Parev Products Co. v. I. Rokeach & Sons, Inc.

124 F.2d 147 | 2d Cir. | 1941

124 F.2d 147 (1941)


No. 105.

Circuit Court of Appeals, Second Circuit.

December 24, 1941.

David Haar, of New York City, for plaintiff-appellant.

Morton L. Deitch, of New York City (Stroock & Stroock and Milton Socolof, all of New York City, and Jacob Aks, of Brooklyn, N. Y., on the brief), for defendant-appellee.

Before L. HAND, CLARK, and FRANK, Circuit Judges.

CLARK, Circuit Judge.

This appeal involves the question whether or not an injunction should issue to enforce an asserted implied negative covenant in a contract granting an exclusive license to use a secret formula for a food product. In the District Court the complaint was dismissed on the merits, D.C.E. D.N.Y., 36 F. Supp. 686, on the ground that the parties to the contract did not intend a negative covenant. Although the District Court may perhaps have emphasized "intent" more than is realistic as to matters concerning which the parties have not revealed their thinking processes, it is, of course, obvious that the terms of the contract and the status arising out of those terms are of paramount importance. We turn, therefore, at once to the facts of the case.

In 1924, plaintiff, Parev Products Co., Inc., entered into a contract with defendant, I. Rokeach & Sons, Inc. At that time, as can be reasonably inferred from some of the terms of the contract, plaintiff was not in the best of financial condition. So far as appears, its principal product of manufacture was Parev Schmaltz, a cooking oil *148 made from coconut oil in such a way as to be Kosher, that is, usable with meat and dairy products without violation of the Jewish dietary laws. Parev Schmaltz was then supposed to be manufactured by a secret formula made by plaintiff's president, Aaron Proser, and, as the contract warranted, known only to him, Solomon Proser, and Julius Proser, though at the time a patent had been applied for on the formula and process. Defendant, on the other hand, was a successful business house of long standing. It engaged in extensive merchandising of food and cleansing products, mostly to orthodox Jews. The purpose of the contract, so far as appears, was to enable plaintiff to get out of its difficulties and to provide defendant with a Kosher semisolid vegetable oil.

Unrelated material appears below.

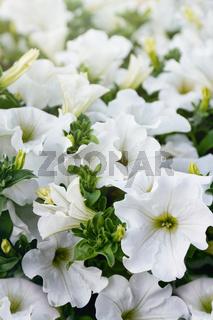 Closeup of white petunia flowers in the sun
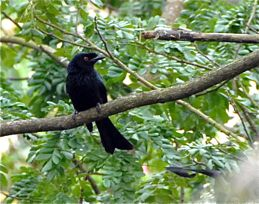 Birds of the Solstice: Starlings, orioles and a drongo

By the terms of the contract, defendant obtained the exclusive use of all the necessary secret formulae, etc., for a period of twenty-five years, with an option to renew for another twenty-five years. In return, plaintiff was to receive royalties on all sales of Parev Schmaltz. Defendant had several powers to terminate, however. It could terminate the contract at any time it found the formula not to have been secret. Up to two years after the date of the contract, it could terminate the contract without cause upon payment of $100; and after two years, upon payment of $500. If any patents were judicially declared invalid, the contract was to terminate automatically. In defending any patent actions, plaintiff was to bear the full cost if suits arose during the first two years; after that, costs were to be split.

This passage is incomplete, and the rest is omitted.